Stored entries
↓

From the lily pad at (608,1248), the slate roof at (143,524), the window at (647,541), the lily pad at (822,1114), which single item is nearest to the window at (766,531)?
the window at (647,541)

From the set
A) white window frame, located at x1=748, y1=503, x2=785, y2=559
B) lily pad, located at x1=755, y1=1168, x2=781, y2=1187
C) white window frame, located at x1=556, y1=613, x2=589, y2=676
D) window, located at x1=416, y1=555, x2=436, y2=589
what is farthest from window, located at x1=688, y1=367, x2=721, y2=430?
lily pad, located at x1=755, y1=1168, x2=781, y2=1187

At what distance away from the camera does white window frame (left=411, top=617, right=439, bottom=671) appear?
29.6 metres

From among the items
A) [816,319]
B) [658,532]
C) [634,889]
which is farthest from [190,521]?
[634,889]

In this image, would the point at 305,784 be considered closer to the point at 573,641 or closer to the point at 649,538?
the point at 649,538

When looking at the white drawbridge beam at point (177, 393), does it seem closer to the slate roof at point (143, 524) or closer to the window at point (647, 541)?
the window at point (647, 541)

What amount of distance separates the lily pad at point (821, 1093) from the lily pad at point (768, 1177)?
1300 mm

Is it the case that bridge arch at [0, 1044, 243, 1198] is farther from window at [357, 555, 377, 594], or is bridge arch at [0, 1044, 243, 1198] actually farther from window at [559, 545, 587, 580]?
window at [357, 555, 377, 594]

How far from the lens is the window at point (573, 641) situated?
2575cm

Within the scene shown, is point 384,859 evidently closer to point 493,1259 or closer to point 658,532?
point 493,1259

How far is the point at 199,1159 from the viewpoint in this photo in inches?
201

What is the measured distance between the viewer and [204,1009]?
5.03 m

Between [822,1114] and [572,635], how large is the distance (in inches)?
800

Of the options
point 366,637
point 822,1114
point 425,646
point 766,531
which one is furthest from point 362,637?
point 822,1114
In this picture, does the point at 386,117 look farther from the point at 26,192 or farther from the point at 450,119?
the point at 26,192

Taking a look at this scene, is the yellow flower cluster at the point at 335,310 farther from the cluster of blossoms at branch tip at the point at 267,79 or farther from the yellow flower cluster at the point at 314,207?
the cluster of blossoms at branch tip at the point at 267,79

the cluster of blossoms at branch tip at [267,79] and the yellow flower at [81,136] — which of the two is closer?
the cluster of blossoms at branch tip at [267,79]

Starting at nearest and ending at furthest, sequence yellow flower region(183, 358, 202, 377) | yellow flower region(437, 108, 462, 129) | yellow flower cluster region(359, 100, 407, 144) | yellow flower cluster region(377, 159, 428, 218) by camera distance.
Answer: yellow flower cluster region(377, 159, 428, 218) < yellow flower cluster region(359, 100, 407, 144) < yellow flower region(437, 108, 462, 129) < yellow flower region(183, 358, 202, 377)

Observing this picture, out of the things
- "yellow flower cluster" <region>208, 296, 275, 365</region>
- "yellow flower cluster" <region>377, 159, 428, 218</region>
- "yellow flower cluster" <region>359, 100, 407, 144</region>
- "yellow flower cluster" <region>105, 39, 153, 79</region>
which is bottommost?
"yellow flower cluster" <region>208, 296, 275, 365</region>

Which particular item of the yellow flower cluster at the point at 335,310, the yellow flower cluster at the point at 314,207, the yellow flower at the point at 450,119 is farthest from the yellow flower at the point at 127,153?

↑

» **Stated goal**: Copy out the lines between the line holding "From the set" and the line holding "D) window, located", inclusive.

» **Final answer**:
From the set
A) white window frame, located at x1=748, y1=503, x2=785, y2=559
B) lily pad, located at x1=755, y1=1168, x2=781, y2=1187
C) white window frame, located at x1=556, y1=613, x2=589, y2=676
D) window, located at x1=416, y1=555, x2=436, y2=589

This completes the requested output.